The truth is that most pools either spy mine (listen directly on the other pools using Stratum), or do headers only mining (some people call this by the incorrect term "spv mining") that only validates headers before starting mining. Even Core/Segwit supporting pools like BTCC (Samson Mow) and Bitclub Network (run by Core supporter James Hilliard) engage in this practice, simply because the reward is greater than the risk.

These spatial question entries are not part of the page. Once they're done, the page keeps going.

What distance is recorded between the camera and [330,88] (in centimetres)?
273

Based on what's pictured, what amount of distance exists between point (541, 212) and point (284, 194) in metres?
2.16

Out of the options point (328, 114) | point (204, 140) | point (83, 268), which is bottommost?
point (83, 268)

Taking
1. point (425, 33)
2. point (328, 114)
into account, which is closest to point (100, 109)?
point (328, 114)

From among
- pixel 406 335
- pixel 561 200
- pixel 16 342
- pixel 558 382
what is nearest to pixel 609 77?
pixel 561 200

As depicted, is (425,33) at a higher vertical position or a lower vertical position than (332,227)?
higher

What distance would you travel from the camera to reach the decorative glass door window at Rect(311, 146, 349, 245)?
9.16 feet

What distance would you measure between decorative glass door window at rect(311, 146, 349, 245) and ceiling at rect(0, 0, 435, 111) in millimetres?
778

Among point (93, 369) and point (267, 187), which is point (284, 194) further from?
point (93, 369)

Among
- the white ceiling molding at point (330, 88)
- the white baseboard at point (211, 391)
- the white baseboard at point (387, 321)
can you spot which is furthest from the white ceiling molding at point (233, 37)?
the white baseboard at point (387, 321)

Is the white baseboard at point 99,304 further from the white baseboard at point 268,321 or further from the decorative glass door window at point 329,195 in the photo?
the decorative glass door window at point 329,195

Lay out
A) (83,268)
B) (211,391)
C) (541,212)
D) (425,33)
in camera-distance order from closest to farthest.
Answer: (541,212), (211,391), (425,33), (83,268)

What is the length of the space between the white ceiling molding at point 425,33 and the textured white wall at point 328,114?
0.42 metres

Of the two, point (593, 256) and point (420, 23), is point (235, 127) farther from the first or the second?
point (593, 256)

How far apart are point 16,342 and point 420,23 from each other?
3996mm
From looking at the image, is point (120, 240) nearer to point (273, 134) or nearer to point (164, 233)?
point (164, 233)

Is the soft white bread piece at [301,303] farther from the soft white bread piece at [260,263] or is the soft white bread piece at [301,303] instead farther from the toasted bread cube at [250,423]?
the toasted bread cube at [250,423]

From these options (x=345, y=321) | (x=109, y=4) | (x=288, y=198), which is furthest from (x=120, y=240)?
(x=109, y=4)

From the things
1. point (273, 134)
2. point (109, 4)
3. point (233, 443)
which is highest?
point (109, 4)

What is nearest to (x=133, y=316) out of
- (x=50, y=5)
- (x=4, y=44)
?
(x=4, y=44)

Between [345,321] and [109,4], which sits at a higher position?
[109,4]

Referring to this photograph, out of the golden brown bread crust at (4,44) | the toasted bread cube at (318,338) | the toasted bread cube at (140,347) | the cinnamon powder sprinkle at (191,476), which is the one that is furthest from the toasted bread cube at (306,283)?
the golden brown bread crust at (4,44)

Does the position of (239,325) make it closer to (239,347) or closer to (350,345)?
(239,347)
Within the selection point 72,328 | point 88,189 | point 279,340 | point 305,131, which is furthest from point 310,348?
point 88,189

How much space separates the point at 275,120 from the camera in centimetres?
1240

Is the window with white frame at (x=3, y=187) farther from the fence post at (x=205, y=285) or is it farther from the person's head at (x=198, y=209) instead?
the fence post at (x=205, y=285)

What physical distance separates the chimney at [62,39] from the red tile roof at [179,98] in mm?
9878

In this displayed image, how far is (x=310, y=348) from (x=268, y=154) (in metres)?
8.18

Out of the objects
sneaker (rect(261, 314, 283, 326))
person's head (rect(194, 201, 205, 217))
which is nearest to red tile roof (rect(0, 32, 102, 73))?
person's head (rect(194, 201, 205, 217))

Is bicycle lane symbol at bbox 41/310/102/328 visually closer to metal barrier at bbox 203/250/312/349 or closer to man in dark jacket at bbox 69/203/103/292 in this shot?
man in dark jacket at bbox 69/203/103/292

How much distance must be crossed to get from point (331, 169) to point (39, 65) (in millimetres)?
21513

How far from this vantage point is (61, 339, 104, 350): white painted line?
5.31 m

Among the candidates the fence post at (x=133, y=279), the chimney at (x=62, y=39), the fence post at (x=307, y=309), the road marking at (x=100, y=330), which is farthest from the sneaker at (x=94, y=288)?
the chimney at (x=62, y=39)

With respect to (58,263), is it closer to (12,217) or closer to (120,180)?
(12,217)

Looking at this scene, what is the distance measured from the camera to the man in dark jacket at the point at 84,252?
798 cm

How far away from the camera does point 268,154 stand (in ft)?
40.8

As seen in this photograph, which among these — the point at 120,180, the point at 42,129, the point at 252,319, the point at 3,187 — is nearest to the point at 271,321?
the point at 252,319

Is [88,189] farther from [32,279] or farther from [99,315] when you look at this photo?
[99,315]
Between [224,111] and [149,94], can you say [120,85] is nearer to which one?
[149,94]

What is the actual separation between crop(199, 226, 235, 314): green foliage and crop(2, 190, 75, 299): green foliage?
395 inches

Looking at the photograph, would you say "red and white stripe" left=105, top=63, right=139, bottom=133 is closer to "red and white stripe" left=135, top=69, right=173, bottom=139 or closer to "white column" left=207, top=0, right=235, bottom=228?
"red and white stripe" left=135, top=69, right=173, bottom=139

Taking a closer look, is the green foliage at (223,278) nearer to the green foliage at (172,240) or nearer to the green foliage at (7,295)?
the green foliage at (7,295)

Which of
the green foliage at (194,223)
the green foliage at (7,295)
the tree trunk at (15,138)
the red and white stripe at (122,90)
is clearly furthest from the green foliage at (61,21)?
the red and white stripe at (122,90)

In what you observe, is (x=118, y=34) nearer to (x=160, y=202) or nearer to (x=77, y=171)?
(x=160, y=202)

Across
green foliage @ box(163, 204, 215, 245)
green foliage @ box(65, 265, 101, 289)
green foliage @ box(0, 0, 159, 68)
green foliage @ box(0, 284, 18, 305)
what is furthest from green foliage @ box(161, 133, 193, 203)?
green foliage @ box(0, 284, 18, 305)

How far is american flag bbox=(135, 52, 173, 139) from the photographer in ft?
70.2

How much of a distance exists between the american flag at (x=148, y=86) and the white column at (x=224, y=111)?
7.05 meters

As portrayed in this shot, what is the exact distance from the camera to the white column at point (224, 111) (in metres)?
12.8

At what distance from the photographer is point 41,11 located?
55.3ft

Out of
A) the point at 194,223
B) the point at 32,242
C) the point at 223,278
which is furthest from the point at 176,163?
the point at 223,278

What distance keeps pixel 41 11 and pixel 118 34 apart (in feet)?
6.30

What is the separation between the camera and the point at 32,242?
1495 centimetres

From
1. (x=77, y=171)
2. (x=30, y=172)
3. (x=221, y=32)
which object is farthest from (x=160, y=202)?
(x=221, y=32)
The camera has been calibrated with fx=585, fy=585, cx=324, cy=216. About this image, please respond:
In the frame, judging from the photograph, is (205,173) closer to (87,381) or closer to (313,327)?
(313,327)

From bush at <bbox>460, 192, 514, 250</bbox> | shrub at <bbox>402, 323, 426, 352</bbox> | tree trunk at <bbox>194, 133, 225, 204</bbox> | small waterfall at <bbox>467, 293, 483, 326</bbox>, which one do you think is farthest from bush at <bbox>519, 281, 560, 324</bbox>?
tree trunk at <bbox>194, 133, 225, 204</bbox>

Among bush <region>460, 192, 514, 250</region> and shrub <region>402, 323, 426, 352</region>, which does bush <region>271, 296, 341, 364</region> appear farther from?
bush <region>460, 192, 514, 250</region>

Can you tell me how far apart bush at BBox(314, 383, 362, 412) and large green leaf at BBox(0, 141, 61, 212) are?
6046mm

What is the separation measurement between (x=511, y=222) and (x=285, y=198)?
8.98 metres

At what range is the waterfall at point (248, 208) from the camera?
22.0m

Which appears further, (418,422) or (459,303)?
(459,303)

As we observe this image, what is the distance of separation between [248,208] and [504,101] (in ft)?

When Bitcoin.com's excessive block was broadcasted, most of the other pools started mining on top of it for a little while. Here is our log:
- 06:58:48 Bitcoin.com mines an excessive block at height 450529
06:58:49 ViaBTC starts mining a block at height 450530
06:58:49 BTC.TOP starts mining a block at height 450530
06:58:49 BTC.com starts mining a block at height 450530
06:58:49 HaoBTC starts mining a block at height 450530
06:58:49 BTCC starts mining a block at height 450530
06:58:49 F2pool starts mining a block at height 450530
06:58:50 BTCC starts mining a block at height 450529
06:59:03 ViaBTC starts mining a block at height 450529
06:59:20 BTC.TOP starts mining a block at height 450529
06:59:30 F2pool starts mining a block at height 450529
06:59:50 HaoBTC starts mining a block at height 450529
07:20:19 Bitclub Network finds a 998.2kb block at height 450529
Imagine that all mining pools are doing spy mining and waits 30 seconds for a timeout. With an average block time of 10 minutes, it's a 5% chance of finding an empty block that would get orphaned, but the risk of this happening twice in a row is 0.25%, and three times 0.0125% and so on. The conclusion is that Adam Back's claim is not only wrong, it's fear mongering and a part of the Core camp's ongoing crusade against mining pools in general, and anything SPV related in particular. In this case, there were no risk of causing a BIP66-like fork.
The best way to mitigate the risks for spy / headers only mining is to operate a good block relay network. Bitcoin.com is going to allow anyone to use their network as soon as it's available for public peering. Our network will carry all blocks in and out of China, and carry it to North America and Europe. We are currently working on a new compression technology called uthin blocks, allowing 99% compression and using UDP for maximum transfer speed. Another great way to mitigate the risks is to run Bitcoin Unlimited's xthin blocks with expedited forwarding. Xthin is very fast and will decrease the time your pool is mining without validating transactions.
This was a good learning experience for Bitcoin Unlimited, for Bitcoin.com and for the bitcoin community. It proves that the system worked, that invalid blocks can be mined and relayed without causing much trouble. It also proves that pools are taking responsibility and balancing the risks and rewards properly.